Schiss hatte ich schon immer. Aber es stimmt, ich tanze weniger. Ich fühl zwar die Musik, beweg mich dazu, aber nicht mehr so verrückt wie früher.

Warum nicht mehr?
Generell bin ich ein bisschen ruhiger und ernster geworden. Und nervöser. Mittlerweile mach ich mir ein wenig Druck, weil ich alles landen will. Das kommt wahrscheinlich einfach mit einem bestimmten Level, wenn man vorankommen will.

Hast Du einen Glücksbringer, der Dich irgendwie beruhigt?
Den Pulli hier (ihr roter Pulli trägt die Aufschrift „Garmisch American School“ – die Schule hat sie besucht, dort hat auch ihr Vater unterrichtet, Anm. d. Red.). Mit dem hab‘ ich mich für die WM qualifiziert (gleich bei ihren ersten Weltcup-Starts 2019, Anm. d. Red.). Dann hab‘ ich ihn einer Freundin geliehen, sie wurde damit Zweite im Weltcup. In Chur erreichte ich damit das Finale. Dort hatte ich ihn nicht an – prompt hab‘ ich nichts gelandet.

Stell Dir vor, der ist bei Olympia in der Wäsche…
Ich würde ihn vorsichtshalber einfach nicht waschen.

Sportler ordnen alles Olympia unter, Du drehst nebenbei noch einen Film mit Deinem Bruder. Lenkt Dich das nicht ab?
Das mach ich schon auch, alles dreht sich um die Spiele, darauf konzentriere ich mich. Aber die Ablenkung tut auch gut. Mir wird es zu einseitig, wenn ich nur Wettkämpfe fahre. Deshalb werd‘ ich mich nach Olympia auch mehr aufs Filmen konzentrieren.

Was heißt zu einseitig?
Ich will alles vom Snowboarden mitbekommen. Der Sport hat so viele Seiten, die man kennen sollte.

Welche?
Der Wettkampfbereich ist das eine. Dann spielt Streetfahren bei mir eine große Rolle, mein Bruder fährt das auch (Ethan Morgan ist ihr Vorbild, hat ihr die ersten und viele weitere Tricks beigebracht. Seine Profi-Karriere hat der 30-Jährige mittlerweile beendet). Zudem Backcountry. Die verschiedenen Kulturen sollen in den drei Teilen des Films gezeigt werden. Wahrscheinlich im März erscheint die erste Folge und dreht sich vor allem um Olympia.

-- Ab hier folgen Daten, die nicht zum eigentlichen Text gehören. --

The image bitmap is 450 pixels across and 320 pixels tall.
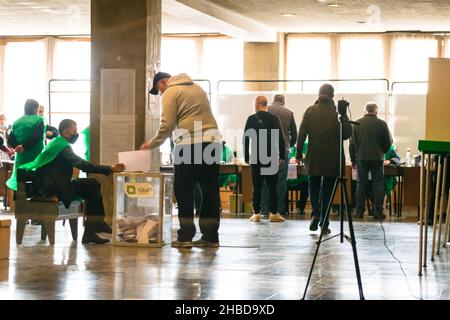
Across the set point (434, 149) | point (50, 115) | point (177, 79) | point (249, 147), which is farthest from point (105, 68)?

Welches Ziel hast Du Dir dafür gesetzt?
Ich will das Finale schaffen, ob Slopestyle oder Big Air. Dort würde ich gerne meine Run so runterkriegen, dass ich stolz auf meine Fahrweise sein kann. Und ich hoffe, dass ich damit zeigen kann, dass das ein richtig cooler Sport ist. Den man anschauen sollte.

Noch stehen die Snowboarder im Schatten der Skifahrer, oder?
Bei der Berichterstattung auf jeden Fall. Darum würd‘ ich mich freuen, wenn das Boarden mehr im Fernsehen laufen würde. Könnten die Leute öfter zuschauen, würden sie auch verstehen, was das für eine Rockstar-Sportart ist.